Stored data
Start

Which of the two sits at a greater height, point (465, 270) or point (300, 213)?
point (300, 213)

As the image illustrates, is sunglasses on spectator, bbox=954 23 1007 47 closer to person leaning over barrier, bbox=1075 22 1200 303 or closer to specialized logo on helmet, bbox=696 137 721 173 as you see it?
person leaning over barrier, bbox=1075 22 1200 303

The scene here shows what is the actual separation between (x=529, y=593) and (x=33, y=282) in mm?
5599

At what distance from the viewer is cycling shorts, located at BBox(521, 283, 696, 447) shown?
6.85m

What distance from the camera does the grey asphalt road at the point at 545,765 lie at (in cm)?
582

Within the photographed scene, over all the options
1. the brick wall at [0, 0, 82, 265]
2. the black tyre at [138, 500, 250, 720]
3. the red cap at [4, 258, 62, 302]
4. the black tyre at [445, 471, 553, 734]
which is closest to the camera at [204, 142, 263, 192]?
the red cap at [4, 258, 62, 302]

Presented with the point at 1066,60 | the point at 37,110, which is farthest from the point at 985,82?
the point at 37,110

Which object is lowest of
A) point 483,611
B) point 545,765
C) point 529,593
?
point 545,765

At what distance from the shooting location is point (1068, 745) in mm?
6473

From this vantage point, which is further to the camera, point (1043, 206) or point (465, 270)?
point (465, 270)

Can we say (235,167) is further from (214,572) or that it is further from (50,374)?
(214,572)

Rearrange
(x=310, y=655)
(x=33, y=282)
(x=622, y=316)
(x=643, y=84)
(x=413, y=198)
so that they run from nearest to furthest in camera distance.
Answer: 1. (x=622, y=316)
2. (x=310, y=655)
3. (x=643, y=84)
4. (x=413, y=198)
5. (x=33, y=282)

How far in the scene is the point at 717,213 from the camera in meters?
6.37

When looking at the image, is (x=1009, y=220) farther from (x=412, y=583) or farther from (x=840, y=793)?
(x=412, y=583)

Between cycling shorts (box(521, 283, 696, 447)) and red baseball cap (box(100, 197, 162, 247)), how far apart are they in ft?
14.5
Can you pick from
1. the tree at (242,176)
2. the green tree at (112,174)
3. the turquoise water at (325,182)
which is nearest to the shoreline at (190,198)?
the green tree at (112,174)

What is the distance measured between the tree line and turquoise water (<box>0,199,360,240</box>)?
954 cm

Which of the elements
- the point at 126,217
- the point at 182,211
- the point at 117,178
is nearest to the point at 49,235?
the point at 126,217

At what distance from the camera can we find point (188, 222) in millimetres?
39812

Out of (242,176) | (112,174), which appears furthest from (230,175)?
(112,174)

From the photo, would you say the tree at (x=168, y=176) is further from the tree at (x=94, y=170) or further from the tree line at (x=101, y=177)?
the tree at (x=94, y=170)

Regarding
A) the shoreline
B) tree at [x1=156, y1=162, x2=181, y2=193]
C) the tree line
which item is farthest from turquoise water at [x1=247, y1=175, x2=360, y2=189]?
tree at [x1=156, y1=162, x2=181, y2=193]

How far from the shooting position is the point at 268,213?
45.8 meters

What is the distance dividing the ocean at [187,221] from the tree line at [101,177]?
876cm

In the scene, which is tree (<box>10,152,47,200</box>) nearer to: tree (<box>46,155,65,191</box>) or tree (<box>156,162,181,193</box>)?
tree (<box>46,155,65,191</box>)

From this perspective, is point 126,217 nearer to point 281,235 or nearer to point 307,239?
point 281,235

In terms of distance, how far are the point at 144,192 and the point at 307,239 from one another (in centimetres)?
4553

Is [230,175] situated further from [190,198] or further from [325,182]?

End

Exercise details:
Your task is to extract all of the records exactly.

Result for this task:
Which of the two sits at a greater height, point (465, 270) or point (300, 213)?
point (300, 213)

As the image illustrates, is sunglasses on spectator, bbox=954 23 1007 47 closer to person leaning over barrier, bbox=1075 22 1200 303 or closer to specialized logo on helmet, bbox=696 137 721 173 as you see it?
person leaning over barrier, bbox=1075 22 1200 303

The scene here shows what is the actual separation between (x=529, y=593) and (x=33, y=282) in mm?
5599

At what distance from the viewer is cycling shorts, located at BBox(521, 283, 696, 447) shown?
6.85m

What distance from the camera does the grey asphalt road at the point at 545,765 lie at (in cm)?
582

Within the photographed scene, over all the options
1. the brick wall at [0, 0, 82, 265]
2. the black tyre at [138, 500, 250, 720]
3. the red cap at [4, 258, 62, 302]
4. the black tyre at [445, 471, 553, 734]
which is closest to the camera at [204, 142, 263, 192]?
the red cap at [4, 258, 62, 302]

Presented with the point at 1066,60 | the point at 37,110, which is farthest from the point at 985,82?
the point at 37,110

Which object is lowest of
A) point 483,611
B) point 545,765
C) point 529,593
?
point 545,765

At what distance from the shooting location is point (1068, 745) in mm?
6473

From this vantage point, which is further to the camera, point (1043, 206) or point (465, 270)?
point (465, 270)

Can we say (235,167) is further from (214,572) or that it is further from (50,374)?
(214,572)

Rearrange
(x=310, y=655)
(x=33, y=282)
(x=622, y=316)
(x=643, y=84)
(x=413, y=198)
so that they run from nearest to furthest in camera distance.
Answer: 1. (x=622, y=316)
2. (x=310, y=655)
3. (x=643, y=84)
4. (x=413, y=198)
5. (x=33, y=282)

How far in the scene is the point at 717,213 from the camera in meters?
6.37

When looking at the image, is (x=1009, y=220) farther from (x=412, y=583) or farther from (x=840, y=793)?
(x=412, y=583)

Between cycling shorts (box(521, 283, 696, 447)) and red baseball cap (box(100, 197, 162, 247)), how far apart are they in ft?
14.5
Can you pick from
1. the tree at (242,176)
2. the green tree at (112,174)
3. the turquoise water at (325,182)
which is nearest to the shoreline at (190,198)?
the green tree at (112,174)

What is the distance measured between the tree line and turquoise water (<box>0,199,360,240</box>)?
954 cm

Which of the elements
- the point at 126,217
- the point at 182,211
- the point at 117,178
is nearest to the point at 49,235?
the point at 126,217

At what distance from the camera can we find point (188, 222) in millimetres?
39812

Out of (242,176) | (112,174), which appears furthest from (230,175)?
(112,174)

From the photo, would you say the tree at (x=168, y=176) is further from the tree at (x=94, y=170) or further from the tree line at (x=101, y=177)?
the tree at (x=94, y=170)

Regarding
A) the shoreline
B) tree at [x1=156, y1=162, x2=181, y2=193]
C) the tree line
which item is farthest from turquoise water at [x1=247, y1=175, x2=360, y2=189]?
tree at [x1=156, y1=162, x2=181, y2=193]

How far from the shooting position is the point at 268,213?
45.8 meters

What is the distance dividing the ocean at [187,221] from the tree line at [101,177]?
876cm

In the scene, which is tree (<box>10,152,47,200</box>) nearer to: tree (<box>46,155,65,191</box>) or tree (<box>156,162,181,193</box>)?
tree (<box>46,155,65,191</box>)

From this perspective, is point 126,217 nearer to point 281,235 or nearer to point 307,239?
point 281,235

In terms of distance, how far are the point at 144,192 and the point at 307,239 from one another (in centimetres)?
4553

Is [230,175] situated further from [190,198] or further from [325,182]?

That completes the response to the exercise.